◆ EXERCISE GOAL ◆
Beginning with the first line, return the material verbatim and without pictures.

◆ DATA ◆
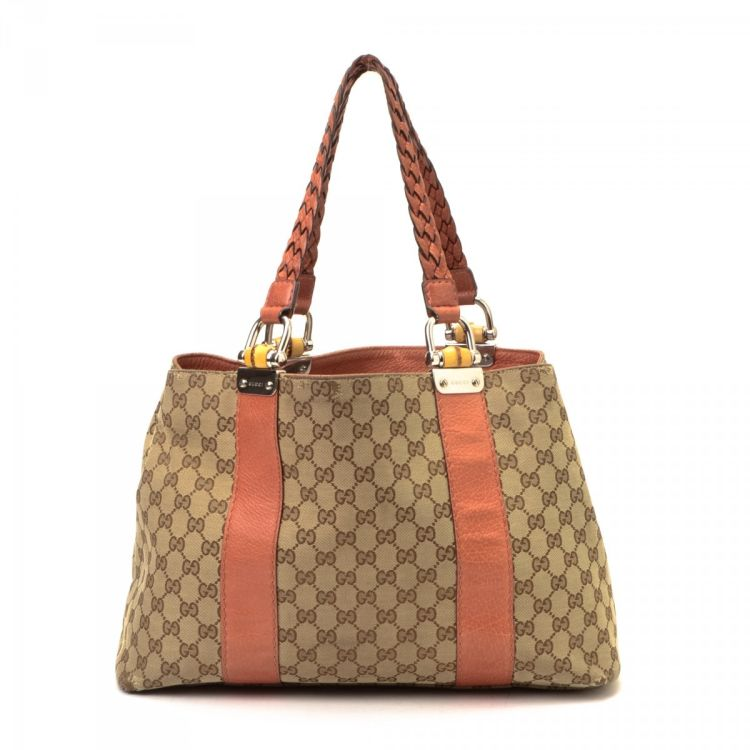 e0ca4439e8b LXRandCo guarantees this is an authentic vintage Gucci Bamboo Bar tote.  This beautiful work bag in beige is made in gg canvas. Due to the vintage  nature of ...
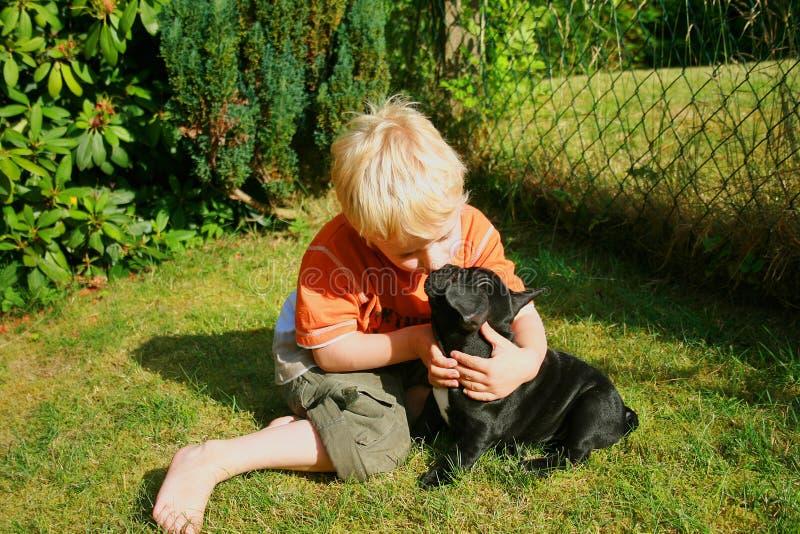 Rapaz pequeno louro que beija o cão fotos de stock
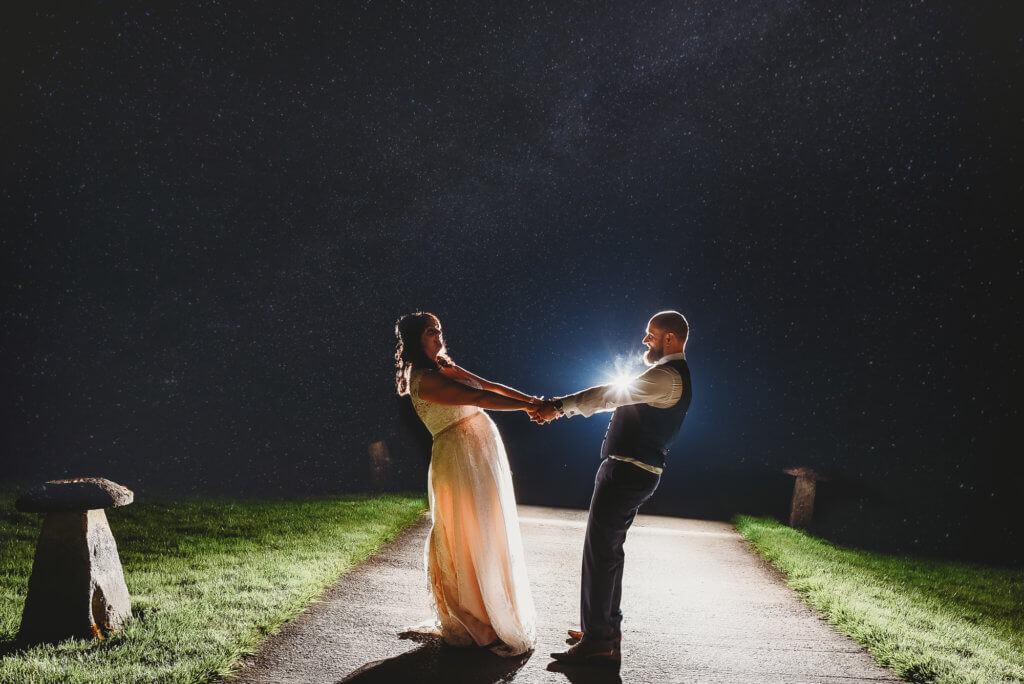 A couple dance on a path at Aldwick Court farm at night backlit with stars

◆ EXERCISE RESPONSE ◆
 e0ca4439e8b LXRandCo guarantees this is an authentic vintage Gucci Bamboo Bar tote.  This beautiful work bag in beige is made in gg canvas. Due to the vintage  nature of ...
 Rapaz pequeno louro que beija o cão fotos de stock
 A couple dance on a path at Aldwick Court farm at night backlit with stars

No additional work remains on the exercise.